DATA PROVIDED:
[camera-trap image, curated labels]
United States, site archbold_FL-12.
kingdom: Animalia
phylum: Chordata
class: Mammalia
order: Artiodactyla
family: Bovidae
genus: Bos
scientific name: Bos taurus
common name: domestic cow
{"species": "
...
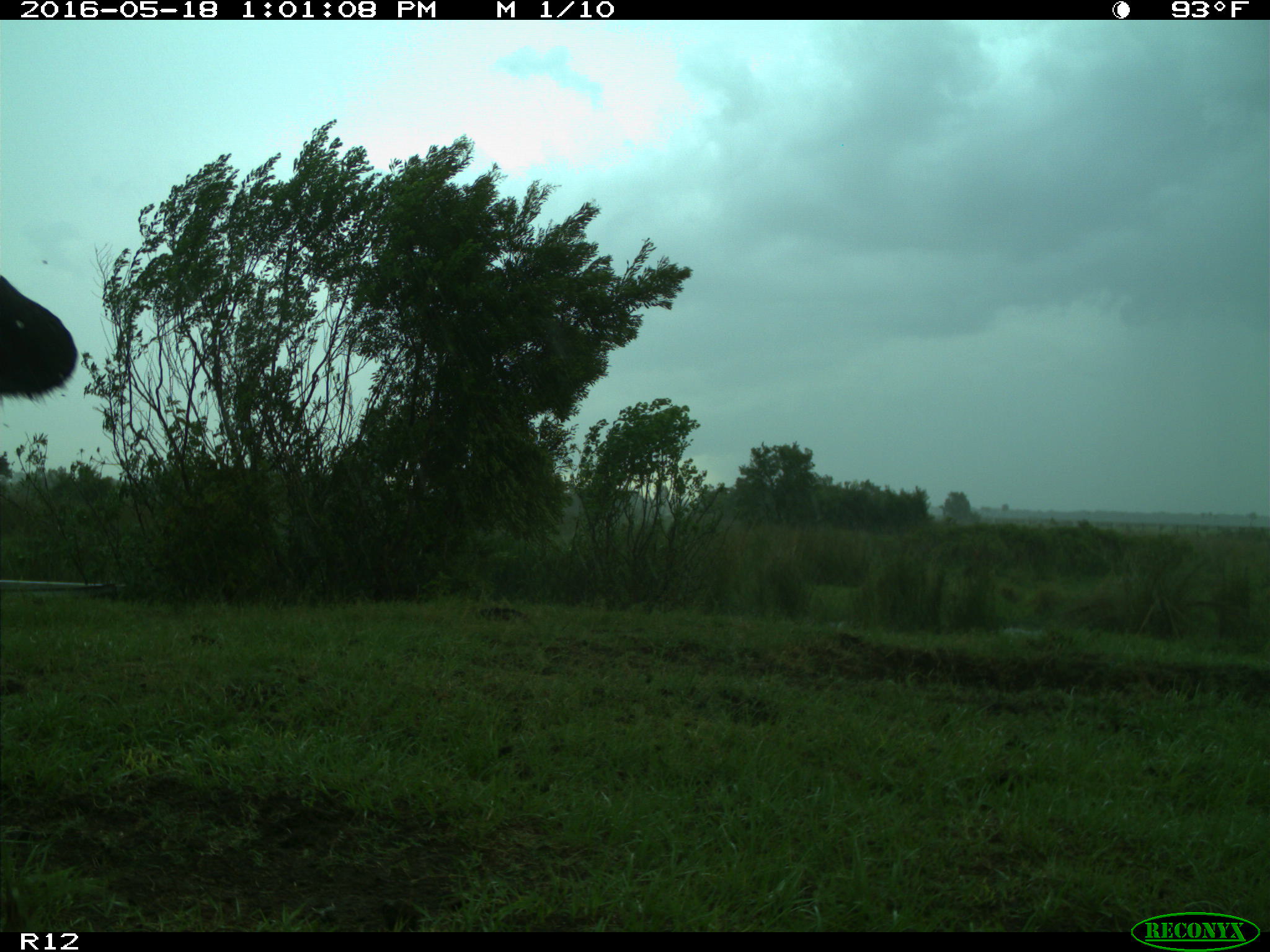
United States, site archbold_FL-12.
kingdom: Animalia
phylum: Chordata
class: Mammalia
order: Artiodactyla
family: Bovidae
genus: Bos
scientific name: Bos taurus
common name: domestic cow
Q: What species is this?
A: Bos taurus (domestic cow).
--
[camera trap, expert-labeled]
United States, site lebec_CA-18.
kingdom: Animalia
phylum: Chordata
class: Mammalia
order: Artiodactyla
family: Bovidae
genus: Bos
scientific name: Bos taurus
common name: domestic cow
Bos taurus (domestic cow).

TASK DETAILS: Which of the lines in the material above contain "camera"? Copy each one out.

PROBLEM SOLUTION:
[camera-trap image, curated labels]
[camera trap, expert-labeled]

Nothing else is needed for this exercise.